**TEXTE À LIRE**
Allemagne : les maisons d'édition se passent bien des DRM

Clémence Chouvelon - 11.03.2015

Lecture numérique - Acteurs numériques - DRM - watermark - Allemagne Dumont


DuMont, l'une des plus grandes maisons d'édition indépendantes d'Allemagne, a annoncé l'abandon complet du DRM. Ces verrous numériques, qui limitent l'usage et la lecture des fichiers numériques à certains appareils, font l'objet d'une critique de plus en plus vive. Le syndicat des éditeurs et des librairies allemands, Börsenverein, a appelé les éditeurs allemands à les abandonner pour le bien de l'écosystème du livre numérique. Les grands groupes restent cependant hésitants.

 

 

Eliminate DRM suit

(Justin Baugh, CC BY-SA 2.0)

 

 

La maison d'édition DuMont, au chiffre d'affaires de 9 millions € en 2013, devrait d'ici l'automne prochain proposer l'ensemble de son offre numérique libérée des DRM. « Nos multiples années d'expérience nous ont montré que le DRM présente beaucoup d'inconvénients, mais aucune véritable protection contre le piratage », précise Sabine Cramer, la directrice du groupe dans un communiqué de Dumont.

 

« En d'autres termes, les DRM rendent la vente de livres numériques compliquée pour les petites et moyennes structures, sans apporter une protection efficace ». L'abandon du DRM se fera au profit du watermark, un tatouage numérique, visible ou invisible, moins contraignant pour les lecteurs, qui rencontrent souvent des difficultés techniques face au DRM. 

 

D'autres maisons d'édition allemandes, comme Bastion Luebbe et Orell Füssli ont également abandonné le DRM. Depuis l'été dernier, Hoffmann und Campe (HoCa), la maison d'édition historique d'Hamburg, avait pris la décision de se passer du DRM D'Adobe pour leur offre numérique et de la protéger grâce au watermark. Les trois maisons d'édition majeures Holtzbrinck, Random House (Bertelsmann) et Bonnier restent quant à elles hésitantes.

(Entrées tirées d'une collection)
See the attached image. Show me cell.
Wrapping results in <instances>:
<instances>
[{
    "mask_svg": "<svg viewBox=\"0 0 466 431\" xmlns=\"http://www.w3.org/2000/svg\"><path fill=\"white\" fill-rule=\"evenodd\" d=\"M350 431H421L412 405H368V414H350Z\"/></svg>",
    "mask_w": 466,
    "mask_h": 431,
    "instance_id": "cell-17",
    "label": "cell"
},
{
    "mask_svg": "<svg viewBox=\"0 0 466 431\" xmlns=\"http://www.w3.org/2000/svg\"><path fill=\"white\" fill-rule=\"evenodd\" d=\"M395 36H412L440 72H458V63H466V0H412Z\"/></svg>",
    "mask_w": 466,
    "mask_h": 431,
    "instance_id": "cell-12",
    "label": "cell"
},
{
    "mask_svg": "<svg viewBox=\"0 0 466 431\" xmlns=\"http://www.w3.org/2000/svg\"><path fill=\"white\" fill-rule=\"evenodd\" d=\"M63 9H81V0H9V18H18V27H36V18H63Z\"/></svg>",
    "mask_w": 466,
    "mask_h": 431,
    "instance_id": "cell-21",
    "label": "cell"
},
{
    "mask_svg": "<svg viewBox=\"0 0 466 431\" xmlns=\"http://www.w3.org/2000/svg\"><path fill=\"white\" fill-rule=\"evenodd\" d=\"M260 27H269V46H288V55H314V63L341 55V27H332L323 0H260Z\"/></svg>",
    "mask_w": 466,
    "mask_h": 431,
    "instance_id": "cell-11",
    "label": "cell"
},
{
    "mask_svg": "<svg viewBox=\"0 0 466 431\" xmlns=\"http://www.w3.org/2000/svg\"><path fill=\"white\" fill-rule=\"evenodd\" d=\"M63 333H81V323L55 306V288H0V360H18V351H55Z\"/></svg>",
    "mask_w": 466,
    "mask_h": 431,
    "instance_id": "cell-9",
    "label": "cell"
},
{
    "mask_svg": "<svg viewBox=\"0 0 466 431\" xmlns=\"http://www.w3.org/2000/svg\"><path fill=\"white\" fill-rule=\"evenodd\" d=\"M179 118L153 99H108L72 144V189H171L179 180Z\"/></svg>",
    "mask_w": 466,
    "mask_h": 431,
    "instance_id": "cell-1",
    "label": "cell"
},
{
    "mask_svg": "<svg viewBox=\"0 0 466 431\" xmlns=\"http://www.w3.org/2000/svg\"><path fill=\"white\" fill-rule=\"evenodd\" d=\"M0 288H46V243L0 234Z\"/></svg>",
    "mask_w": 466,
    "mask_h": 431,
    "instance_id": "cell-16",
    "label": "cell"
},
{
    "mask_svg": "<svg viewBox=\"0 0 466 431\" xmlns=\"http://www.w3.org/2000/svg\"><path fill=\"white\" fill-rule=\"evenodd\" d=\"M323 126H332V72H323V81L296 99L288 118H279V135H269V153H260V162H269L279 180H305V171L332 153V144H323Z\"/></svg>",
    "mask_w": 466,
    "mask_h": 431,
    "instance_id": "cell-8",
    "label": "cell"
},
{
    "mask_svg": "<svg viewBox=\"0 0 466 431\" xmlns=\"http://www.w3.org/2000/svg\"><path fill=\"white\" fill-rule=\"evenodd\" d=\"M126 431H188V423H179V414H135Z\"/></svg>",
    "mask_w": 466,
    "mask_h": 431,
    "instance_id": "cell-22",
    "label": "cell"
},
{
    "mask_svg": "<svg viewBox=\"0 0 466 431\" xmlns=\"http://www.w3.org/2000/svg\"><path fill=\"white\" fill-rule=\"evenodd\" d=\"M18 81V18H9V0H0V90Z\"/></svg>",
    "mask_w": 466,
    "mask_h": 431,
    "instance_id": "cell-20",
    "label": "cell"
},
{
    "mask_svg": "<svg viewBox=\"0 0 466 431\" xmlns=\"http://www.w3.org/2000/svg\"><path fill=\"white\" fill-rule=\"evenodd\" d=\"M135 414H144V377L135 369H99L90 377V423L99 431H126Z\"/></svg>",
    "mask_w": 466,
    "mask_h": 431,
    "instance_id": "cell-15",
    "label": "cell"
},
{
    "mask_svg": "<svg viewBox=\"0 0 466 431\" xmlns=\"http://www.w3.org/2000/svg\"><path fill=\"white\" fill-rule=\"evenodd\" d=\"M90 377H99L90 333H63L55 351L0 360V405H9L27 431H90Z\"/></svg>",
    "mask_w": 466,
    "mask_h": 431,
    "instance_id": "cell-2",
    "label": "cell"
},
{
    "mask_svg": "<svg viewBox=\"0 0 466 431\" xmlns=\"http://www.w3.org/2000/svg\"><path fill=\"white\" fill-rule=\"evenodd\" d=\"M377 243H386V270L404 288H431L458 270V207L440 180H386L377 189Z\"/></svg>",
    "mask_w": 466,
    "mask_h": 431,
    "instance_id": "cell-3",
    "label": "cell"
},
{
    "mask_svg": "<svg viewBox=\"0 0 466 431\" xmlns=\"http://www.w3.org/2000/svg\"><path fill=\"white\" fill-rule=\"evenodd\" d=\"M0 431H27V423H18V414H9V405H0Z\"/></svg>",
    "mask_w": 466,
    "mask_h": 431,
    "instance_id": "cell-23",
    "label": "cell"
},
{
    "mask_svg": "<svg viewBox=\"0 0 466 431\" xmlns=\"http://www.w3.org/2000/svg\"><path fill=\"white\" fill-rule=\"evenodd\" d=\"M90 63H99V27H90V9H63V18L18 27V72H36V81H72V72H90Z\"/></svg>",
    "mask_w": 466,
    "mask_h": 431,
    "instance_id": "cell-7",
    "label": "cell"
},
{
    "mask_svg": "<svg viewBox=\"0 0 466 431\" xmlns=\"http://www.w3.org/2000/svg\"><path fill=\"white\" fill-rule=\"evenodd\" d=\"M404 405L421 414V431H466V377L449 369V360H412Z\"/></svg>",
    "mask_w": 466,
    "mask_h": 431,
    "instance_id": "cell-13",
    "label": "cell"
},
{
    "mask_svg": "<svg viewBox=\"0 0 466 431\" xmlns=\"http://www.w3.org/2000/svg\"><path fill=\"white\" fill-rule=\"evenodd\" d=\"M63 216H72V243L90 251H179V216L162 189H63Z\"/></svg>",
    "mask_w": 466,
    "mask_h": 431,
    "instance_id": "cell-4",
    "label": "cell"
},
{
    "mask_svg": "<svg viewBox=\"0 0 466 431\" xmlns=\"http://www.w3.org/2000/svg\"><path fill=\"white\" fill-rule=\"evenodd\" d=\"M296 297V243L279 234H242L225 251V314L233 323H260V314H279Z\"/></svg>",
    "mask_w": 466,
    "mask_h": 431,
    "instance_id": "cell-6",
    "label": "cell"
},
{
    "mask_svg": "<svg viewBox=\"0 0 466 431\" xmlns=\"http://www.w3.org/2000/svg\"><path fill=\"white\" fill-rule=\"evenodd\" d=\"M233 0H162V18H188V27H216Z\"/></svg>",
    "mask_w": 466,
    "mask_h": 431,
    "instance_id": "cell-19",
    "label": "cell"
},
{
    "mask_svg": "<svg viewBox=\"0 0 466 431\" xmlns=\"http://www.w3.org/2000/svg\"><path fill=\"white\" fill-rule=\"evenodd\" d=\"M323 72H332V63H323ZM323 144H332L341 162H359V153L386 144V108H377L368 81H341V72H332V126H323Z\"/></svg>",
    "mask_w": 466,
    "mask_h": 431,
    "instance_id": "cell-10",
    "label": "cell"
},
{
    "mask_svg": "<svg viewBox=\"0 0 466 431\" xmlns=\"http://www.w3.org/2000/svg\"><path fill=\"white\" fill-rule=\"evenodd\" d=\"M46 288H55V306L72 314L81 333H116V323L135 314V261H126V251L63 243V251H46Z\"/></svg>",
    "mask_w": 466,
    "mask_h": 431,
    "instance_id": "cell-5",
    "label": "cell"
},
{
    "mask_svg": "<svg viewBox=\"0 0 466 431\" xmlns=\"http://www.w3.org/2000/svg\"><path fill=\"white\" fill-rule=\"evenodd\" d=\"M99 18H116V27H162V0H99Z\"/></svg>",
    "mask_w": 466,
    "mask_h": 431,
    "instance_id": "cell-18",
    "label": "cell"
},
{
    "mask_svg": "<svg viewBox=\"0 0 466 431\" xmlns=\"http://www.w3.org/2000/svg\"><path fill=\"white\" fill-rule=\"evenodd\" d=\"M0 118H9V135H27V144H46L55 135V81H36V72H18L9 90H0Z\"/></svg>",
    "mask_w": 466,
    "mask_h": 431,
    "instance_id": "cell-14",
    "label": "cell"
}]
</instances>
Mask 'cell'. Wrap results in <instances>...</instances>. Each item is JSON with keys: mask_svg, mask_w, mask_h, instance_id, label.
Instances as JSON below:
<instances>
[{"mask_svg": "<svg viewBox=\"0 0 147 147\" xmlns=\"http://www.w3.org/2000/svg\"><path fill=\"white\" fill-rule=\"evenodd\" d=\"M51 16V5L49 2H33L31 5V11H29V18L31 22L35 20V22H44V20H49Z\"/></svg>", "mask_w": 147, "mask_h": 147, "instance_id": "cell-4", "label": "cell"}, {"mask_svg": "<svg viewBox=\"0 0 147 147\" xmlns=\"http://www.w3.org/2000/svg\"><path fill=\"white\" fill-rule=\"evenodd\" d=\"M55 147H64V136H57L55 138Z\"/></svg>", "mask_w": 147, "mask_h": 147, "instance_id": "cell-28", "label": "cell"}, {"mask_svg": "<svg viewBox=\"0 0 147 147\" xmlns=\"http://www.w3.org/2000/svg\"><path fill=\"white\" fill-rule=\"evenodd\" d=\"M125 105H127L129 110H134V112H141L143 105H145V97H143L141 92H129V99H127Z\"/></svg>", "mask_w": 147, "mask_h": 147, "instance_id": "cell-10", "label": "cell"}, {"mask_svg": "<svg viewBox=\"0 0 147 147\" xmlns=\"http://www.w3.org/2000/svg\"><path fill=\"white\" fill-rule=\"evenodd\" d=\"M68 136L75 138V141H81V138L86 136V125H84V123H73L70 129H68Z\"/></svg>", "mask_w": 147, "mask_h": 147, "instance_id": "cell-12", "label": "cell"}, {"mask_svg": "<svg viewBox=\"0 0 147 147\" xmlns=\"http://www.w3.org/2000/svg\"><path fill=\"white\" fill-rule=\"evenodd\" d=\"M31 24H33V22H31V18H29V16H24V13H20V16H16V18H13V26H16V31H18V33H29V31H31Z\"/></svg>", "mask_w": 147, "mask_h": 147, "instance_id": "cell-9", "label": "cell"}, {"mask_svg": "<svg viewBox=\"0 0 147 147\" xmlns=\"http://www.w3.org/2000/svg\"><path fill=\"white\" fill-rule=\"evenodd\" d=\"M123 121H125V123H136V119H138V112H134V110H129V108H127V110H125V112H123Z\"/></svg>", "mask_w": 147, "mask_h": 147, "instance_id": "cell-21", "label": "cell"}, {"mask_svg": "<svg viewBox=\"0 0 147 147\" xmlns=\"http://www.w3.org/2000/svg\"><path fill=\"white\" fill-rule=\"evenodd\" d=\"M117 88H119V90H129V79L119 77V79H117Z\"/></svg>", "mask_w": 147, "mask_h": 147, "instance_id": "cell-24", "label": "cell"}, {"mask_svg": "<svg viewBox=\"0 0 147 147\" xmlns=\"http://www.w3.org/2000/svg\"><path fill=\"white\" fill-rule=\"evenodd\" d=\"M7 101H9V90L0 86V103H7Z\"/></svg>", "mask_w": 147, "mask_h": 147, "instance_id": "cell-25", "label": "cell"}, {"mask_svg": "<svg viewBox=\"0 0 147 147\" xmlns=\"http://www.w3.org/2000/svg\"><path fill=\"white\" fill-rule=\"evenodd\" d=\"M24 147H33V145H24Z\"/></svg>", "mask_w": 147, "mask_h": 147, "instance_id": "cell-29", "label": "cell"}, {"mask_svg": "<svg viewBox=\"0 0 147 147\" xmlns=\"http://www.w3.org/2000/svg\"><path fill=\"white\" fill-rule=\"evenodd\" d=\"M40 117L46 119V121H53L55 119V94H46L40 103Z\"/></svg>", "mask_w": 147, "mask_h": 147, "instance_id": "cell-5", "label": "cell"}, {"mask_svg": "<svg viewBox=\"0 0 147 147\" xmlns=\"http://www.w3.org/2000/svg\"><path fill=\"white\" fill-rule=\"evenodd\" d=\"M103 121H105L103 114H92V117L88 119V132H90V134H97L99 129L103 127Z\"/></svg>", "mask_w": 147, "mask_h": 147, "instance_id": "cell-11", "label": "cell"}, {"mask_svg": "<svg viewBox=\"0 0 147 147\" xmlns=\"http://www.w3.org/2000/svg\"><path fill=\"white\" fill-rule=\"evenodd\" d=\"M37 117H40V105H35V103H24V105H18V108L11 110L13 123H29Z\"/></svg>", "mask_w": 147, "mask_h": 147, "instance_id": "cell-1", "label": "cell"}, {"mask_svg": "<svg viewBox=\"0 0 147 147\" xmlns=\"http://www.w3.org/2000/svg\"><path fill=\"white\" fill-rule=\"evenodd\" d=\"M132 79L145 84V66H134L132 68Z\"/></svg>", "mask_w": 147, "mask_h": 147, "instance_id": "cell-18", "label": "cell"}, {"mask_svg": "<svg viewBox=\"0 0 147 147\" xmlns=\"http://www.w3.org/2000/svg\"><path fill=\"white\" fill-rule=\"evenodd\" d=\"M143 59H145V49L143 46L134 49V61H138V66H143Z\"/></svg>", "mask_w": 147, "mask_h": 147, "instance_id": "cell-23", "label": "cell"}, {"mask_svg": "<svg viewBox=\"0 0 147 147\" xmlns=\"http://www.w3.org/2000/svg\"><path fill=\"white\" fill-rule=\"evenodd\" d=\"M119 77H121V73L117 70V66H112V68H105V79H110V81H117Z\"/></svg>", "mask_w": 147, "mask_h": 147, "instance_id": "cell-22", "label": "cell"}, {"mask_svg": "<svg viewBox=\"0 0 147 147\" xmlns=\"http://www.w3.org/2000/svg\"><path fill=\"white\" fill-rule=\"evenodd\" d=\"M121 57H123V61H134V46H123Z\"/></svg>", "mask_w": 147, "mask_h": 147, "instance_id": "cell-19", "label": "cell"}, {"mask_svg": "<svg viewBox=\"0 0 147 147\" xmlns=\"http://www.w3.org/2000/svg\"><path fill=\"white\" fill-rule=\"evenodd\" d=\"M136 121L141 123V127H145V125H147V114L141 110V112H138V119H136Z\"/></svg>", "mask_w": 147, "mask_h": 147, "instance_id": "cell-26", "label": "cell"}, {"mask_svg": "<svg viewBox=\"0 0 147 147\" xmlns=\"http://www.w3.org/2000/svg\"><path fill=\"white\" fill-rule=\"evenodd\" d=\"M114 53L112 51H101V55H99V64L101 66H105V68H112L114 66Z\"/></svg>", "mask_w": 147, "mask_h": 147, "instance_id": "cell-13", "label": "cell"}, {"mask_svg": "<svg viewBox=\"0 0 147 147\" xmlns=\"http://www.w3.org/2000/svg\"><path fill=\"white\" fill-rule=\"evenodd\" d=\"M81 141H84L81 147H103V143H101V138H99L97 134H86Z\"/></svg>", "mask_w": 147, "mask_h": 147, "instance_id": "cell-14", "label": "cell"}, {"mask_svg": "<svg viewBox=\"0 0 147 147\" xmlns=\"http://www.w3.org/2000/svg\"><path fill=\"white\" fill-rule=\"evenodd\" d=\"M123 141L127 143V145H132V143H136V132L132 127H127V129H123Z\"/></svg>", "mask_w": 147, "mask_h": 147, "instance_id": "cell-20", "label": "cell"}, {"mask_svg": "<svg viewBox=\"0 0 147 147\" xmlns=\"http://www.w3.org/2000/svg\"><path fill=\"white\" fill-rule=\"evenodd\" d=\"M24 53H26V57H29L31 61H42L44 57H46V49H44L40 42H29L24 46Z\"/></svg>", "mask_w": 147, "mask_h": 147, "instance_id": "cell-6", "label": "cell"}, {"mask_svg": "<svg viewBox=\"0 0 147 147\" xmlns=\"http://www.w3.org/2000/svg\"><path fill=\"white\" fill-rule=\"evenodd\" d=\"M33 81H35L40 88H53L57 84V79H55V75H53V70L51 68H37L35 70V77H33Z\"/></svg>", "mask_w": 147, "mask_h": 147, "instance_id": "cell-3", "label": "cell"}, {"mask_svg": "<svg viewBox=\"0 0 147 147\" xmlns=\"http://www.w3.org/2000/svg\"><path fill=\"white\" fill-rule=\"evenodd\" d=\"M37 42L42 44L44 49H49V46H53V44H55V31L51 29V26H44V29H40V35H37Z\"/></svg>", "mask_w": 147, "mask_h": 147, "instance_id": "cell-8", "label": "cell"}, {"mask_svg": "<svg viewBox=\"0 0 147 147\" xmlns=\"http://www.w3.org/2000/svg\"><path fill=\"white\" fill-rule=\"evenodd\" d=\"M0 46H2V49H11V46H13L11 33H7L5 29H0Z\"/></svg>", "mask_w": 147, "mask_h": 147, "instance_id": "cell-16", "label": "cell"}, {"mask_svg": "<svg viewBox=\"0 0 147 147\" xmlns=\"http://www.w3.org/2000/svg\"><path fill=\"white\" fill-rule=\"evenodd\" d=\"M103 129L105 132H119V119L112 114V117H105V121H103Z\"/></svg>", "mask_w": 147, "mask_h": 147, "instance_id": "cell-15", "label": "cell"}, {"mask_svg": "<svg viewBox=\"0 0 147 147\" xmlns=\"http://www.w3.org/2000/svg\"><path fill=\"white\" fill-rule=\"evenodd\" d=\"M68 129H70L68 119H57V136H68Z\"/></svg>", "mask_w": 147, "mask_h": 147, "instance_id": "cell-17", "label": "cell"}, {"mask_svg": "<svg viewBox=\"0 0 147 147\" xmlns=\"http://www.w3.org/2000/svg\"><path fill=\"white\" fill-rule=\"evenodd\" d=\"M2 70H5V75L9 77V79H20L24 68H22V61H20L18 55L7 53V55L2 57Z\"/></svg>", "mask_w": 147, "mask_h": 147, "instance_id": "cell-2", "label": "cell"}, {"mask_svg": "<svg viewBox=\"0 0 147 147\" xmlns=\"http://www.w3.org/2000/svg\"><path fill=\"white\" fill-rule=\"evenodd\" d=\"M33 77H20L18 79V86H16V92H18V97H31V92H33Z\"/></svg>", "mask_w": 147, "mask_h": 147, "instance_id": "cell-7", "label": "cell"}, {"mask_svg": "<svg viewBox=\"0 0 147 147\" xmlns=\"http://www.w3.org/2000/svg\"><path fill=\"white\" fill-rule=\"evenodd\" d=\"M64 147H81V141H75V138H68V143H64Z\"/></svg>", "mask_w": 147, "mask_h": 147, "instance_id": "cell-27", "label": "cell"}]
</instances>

**CONSIGNE**
Reprenez l'article sur l'abandon des DRM par les maisons d'édition allemandes à partir de sa dernière phrase, en rédigeant la suite. Ces entrées forment un matériau indépendant du texte à lire.

**RÉSULTAT DE L'EXERCICE**
 

« Mais, à notre avis, les responsables devront renoncer aux systèmes de DRM dur, là où c'est possible », expliquait Alexander Skipis, directeur général du Börsenverein (le SNE allemand) à ActuaLitté en février dernier.

 

L'usage persistant des DRM durs interpelle également les libraires : Heinrich Riethmüller, directeur de la chaîne de librairies Osiander, avait qualifié les verrous de « programme de fidélité pour Amazon », assurant qu'ils incitaient les lecteurs à se tourner vers des systèmes propriétaires du type Amazon, beaucoup plus simples d'accès.

 

 En janvier, la chaîne de librairies allemande Osiander, régulièrement présentée comme l'un des challengers d'Amazon outre-Rhin, avait réalisé un coup de maître, aux dépens de son concurrent. De mèche avec ses collègues de la chaîne Mayersche, les libraires avaient organisé une opération intitulée « On vous offre votre liberté ». Le principe : échanger le Kindle, appareil propriétaire, contre un Pocketbook, reposant sur un système ouvert.